My dad grew a plum tree with bark so black it looked burned, and leaves so deep purple the sky was night when I stood under it. It dropped black fruit with orange flesh that stained my teeth purple.
When the fires came, we put our dog and cat and fish in the car and drove across town. First we stopped at a hotel, and then the community center where I learned to play basketball and checked out movies from the library. Both did not have space for our family. We found a friend and stayed with their five siblings. There were five adults and seven kids stuck in a house as the ash fell black from a red sky for ten days.
We joked about the school burning, but I thought of the pomegranate tree growing under the porch, and what happened to the ruby pips in the fire. Would they pop like corn? What color is crimson in a fire? If the trees burned, would they turn my hands black when I climbed?
Dad snuck us behind the police barricade to try and see our house from the mountain ridge. The sky was black cotton, with wet red glowing from a deep place where our house was supposed to be. A column of red fire bent down to kiss the road, and flames erupted where it bent. We climbed down and drove away, and I asked my dad if he could see our house. He pressed his mouth and didn’t answer. I thought of the trees again.

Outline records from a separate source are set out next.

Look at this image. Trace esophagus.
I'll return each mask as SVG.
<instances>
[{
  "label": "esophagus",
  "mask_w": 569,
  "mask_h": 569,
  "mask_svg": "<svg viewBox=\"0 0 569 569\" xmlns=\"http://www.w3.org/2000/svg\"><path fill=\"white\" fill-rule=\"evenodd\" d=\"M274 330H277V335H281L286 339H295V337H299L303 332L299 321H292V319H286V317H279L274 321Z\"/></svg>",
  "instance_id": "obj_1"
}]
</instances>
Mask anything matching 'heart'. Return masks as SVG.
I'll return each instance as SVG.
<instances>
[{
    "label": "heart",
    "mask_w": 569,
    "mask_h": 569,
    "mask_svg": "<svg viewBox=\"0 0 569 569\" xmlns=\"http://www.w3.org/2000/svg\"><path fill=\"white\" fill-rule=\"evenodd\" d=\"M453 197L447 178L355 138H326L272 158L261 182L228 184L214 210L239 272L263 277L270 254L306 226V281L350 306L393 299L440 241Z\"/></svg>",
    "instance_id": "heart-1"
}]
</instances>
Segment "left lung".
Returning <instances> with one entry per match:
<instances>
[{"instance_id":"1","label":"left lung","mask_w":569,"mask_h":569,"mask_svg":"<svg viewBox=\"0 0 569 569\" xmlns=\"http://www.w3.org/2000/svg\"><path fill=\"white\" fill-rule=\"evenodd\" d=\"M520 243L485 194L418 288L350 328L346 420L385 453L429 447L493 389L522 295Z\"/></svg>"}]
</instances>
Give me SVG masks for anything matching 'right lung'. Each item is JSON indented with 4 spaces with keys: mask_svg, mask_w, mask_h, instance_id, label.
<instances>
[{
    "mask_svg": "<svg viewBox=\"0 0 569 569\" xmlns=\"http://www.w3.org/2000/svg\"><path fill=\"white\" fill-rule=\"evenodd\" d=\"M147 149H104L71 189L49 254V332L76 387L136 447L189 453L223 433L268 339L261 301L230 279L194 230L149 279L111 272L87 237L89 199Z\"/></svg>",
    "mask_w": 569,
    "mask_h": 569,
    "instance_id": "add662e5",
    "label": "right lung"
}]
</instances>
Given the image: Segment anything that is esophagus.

When the police barricade moved a mile past our house, we climbed the ridge again. Tired men covered in ash and sweat drove a red truck on the grass of our home and sprayed our fruit trees with red powder, and dug trenches on the hillside. Dad sprinted down the ridge, dragging me by hand and elbow behind him. We crossed the creek onto our farm and those tired men stopped and shook my dad’s hand as he cried and said thank you. I didn’t understand why he cried.
After the fire, my pillows smelled like ash, but the fruit our trees bore was just as sweet, and dropped just as often.